■ Exercise objective: From the line containing "Klaudia completing her materials worksheet" to the line containing "Smiling woman holding bottled water" in the entries below, reproduce every line exactly, ends included. Nothing else belongs in the copy, and no pictures.

(Data for this task Opens)

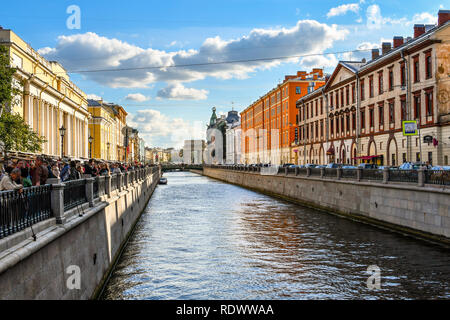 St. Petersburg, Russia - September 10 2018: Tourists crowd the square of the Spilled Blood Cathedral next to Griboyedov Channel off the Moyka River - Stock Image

(Data for this task Closes)
(Data for this task Opens)

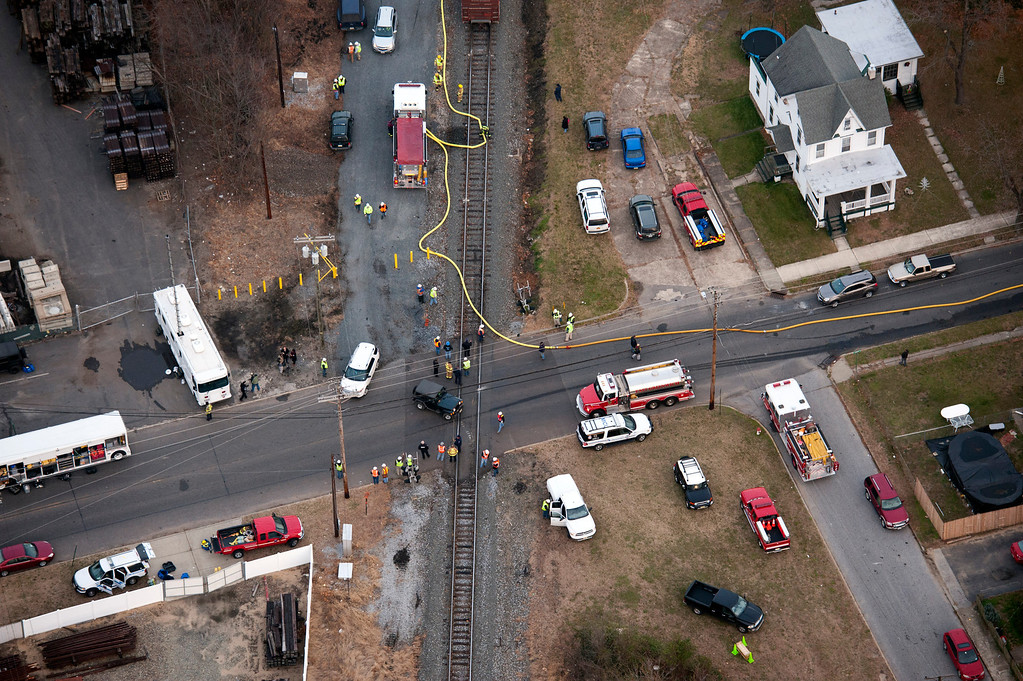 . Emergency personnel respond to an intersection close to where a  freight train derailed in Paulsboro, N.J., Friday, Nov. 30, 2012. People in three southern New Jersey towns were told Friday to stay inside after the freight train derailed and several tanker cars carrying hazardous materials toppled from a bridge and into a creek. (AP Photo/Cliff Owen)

(Data for this task Closes)
(Data for this task Opens)

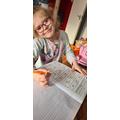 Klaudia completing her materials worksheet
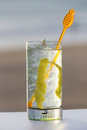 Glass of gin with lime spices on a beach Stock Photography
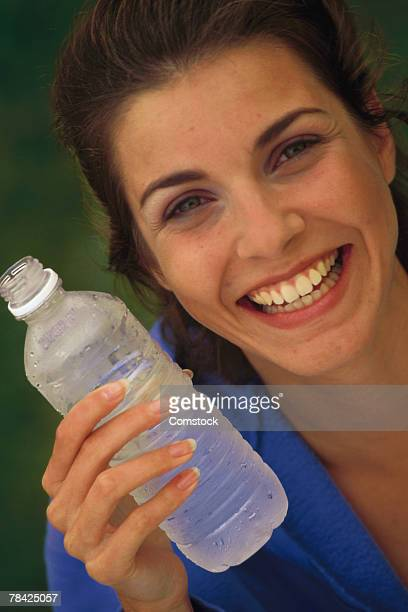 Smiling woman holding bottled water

(Data for this task Closes)

■ Result for this task:
 Klaudia completing her materials worksheet
 Glass of gin with lime spices on a beach Stock Photography
 Smiling woman holding bottled water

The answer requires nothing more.